McLaughlin is currently working on new models that account for measurement error and examining their effectiveness using different parameters and in a wide variety of real data applications. According to McLaughlin, these models have the potential to correct numerous biases that arise from self-reported social network size due to missing data and intentional and unintentional misreporting.
She has worked with data from populations of FSW, MSM, migrants, and PWID in Morocco; women with sexual violence related pregnancies in the Democratic Republic of the Congo; FSW, MSM, and PWID in Armenia; MSM and PWID in Kosovo; MSM in Italy, Lithuania, Romania, and Slovakia; and PWID from the United States in collaboration with the Centers for Disease Control and Prevention (CDC).
McLaughlin took her first statistics course as an undergraduate student at UC Berkeley and, in her own words, “was hooked from the first class.” She loved learning how to gather information and solve complex real-world problems using quantitative methods.
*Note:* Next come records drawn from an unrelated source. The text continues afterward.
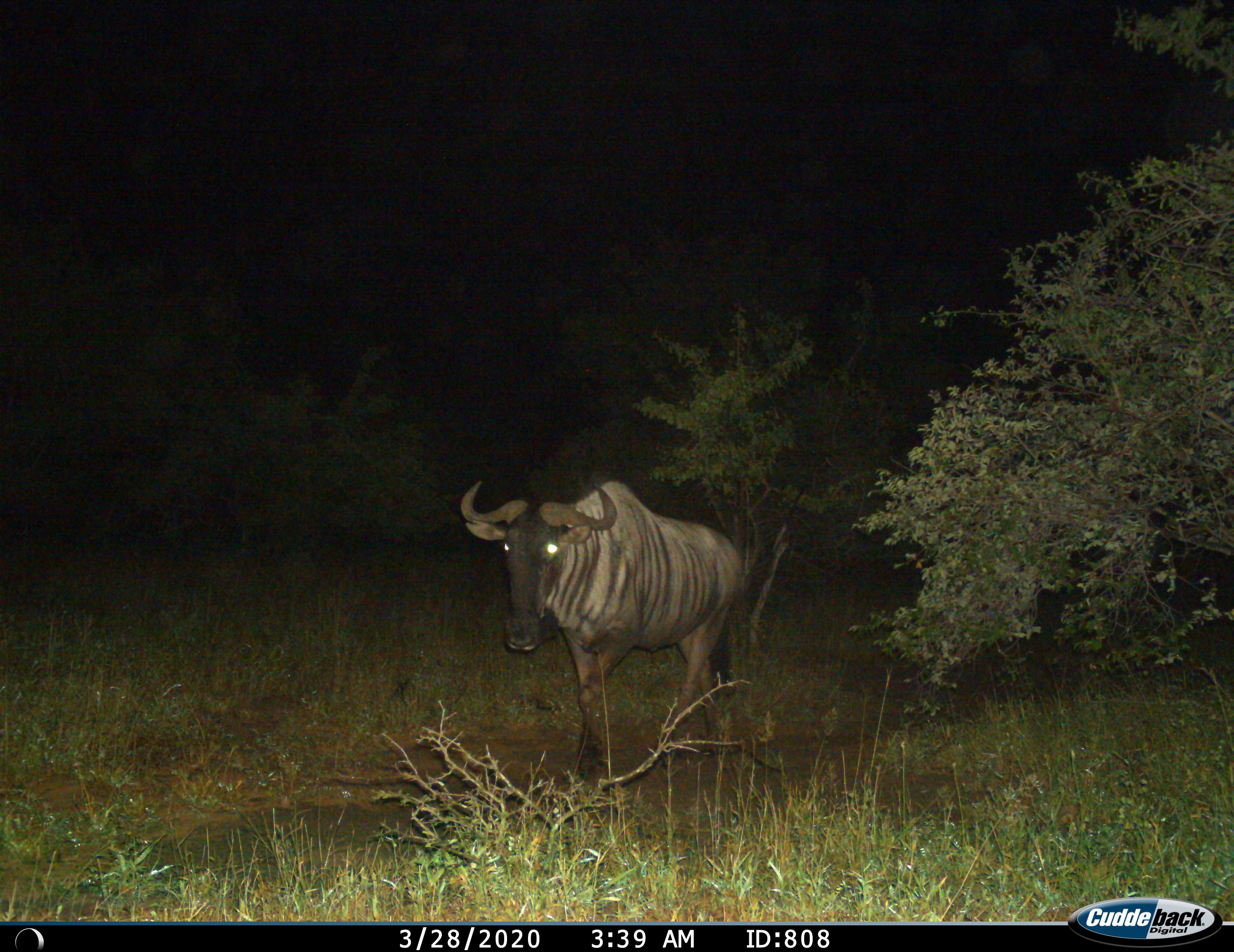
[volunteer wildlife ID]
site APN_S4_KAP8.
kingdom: Animalia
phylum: Chordata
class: Mammalia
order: Artiodactyla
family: Bovidae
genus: Connochaetes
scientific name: Connochaetes taurinus taurinus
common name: blue wildebeest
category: wildebeestblue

A REU project (Research Experiences for Undergraduates) on election auditing introduced McLaughlin to research and inspired her to apply to graduate school. As a graduate student at UCLA, McLaughlin wanted to pursue a thesis topic that would have “real-world impact and would benefit people.” As she learned more about the statistical challenges of sampling hidden populations, she discovered there was room for much needed improvement of standard sampling and estimation techniques, and it became a fruitful area to work on during her Ph.D.
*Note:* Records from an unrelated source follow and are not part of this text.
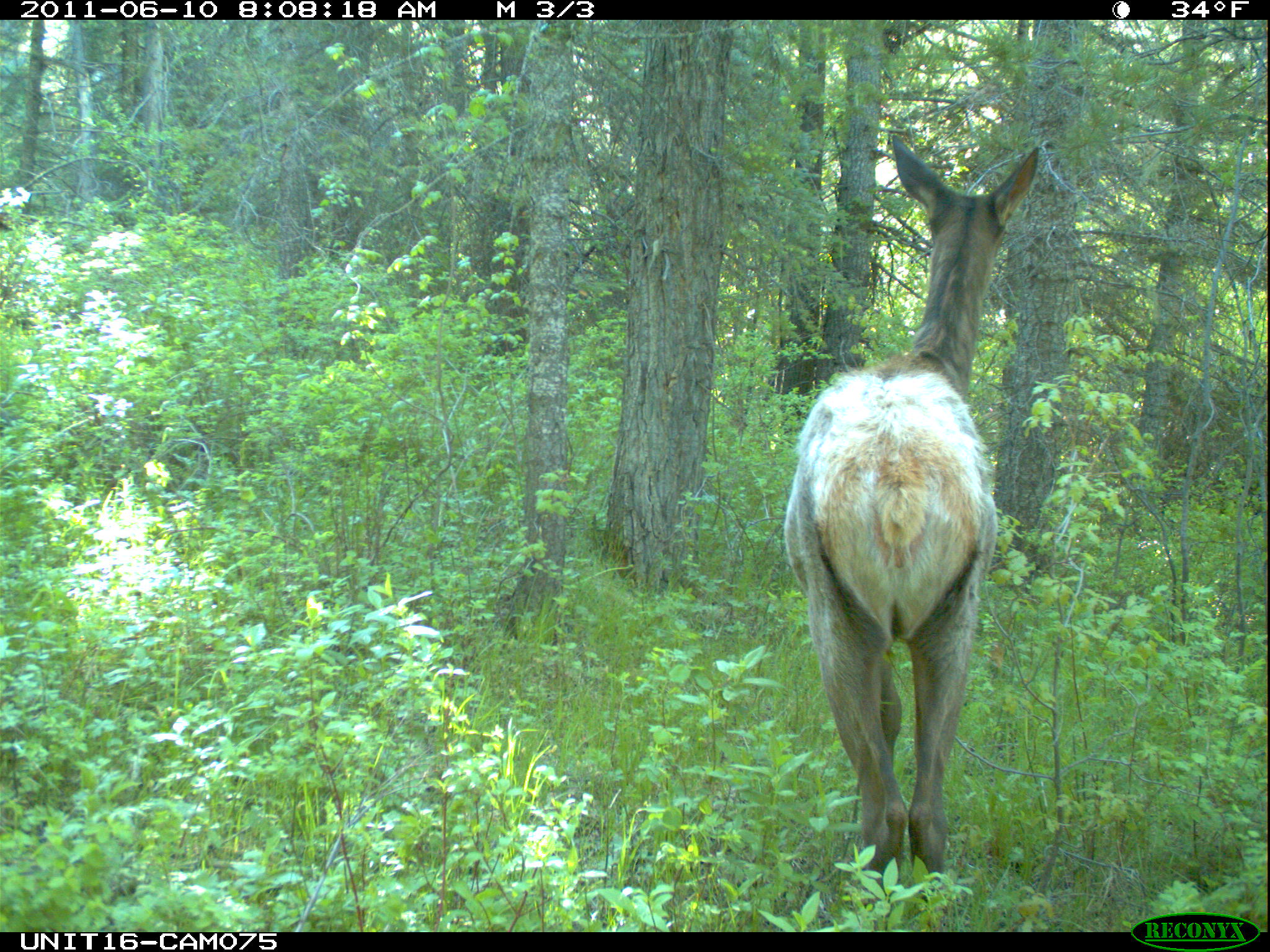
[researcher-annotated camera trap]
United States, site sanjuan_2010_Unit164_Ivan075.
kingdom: Animalia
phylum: Chordata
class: Mammalia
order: Artiodactyla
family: Cervidae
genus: Cervus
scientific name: Cervus elaphus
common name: red deer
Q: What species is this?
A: Cervus elaphus (red deer).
“I was drawn to respondent-driven sampling because it merges my interest in designing specialized sampling methods tailored to the needs of a population with the possibility to help groups that are typically underserved and face elevated risk of HIV and other diseases,” said McLaughlin.
Several undergraduate and graduate mentors helped McLaughlin connect with statistics and succeed in the field. She considers herself fortunate for having the support of amazing mentors at all stages of her education.
“In particular, my undergraduate research and thesis mentor, Phillip Stark, helped me develop research and scientific writing skills and encouraged me to apply to graduate school. My Ph.D. advisor, Mark Handcock, guided me through the complexities of academia and introduced me to a wide range of collaborators. Lisa Johnston, an epidemiologist I collaborate with frequently for respondent-driven sampling studies, has also been a great mentor for interdisciplinary work,” said McLaughlin.
She is currently involved with a wide range of research projects that revolve around making hidden population estimation more broadly applicable. These include using multiple years of data in a capture-recapture framework (a collaboration with Brian Kim from the University of Maryland) and extending the methodology for clustered hidden populations (work by Oregon State Ph.D. student Laura Gamble).
McLaughlin received the College of Science Research and Innovation Seed Program Award to support her research on estimating the number of people who inject drugs in metropolitan areas in the U.S. as a way to contain the HIV epidemic and slow the rate of transmission. In collaboration with CDC, she is developing innovative sampling analysis and statistical methodologies to obtain more precise estimates of the size of the hidden populations that are at high risk for contracting and transmitting HIV.
McLaughlin has also helped to broaden the use of respondent-driven sampling to other types of hidden populations, including trafficked populations.
From designing models to collect accurate information about social groups to estimating the spread of the COVID-19 pandemic in Oregon, McLaughlin’s research has had tangible impact and implications for public health. Her statistical models hold great promise for unbiased estimates of hidden populations and effective public health interventions.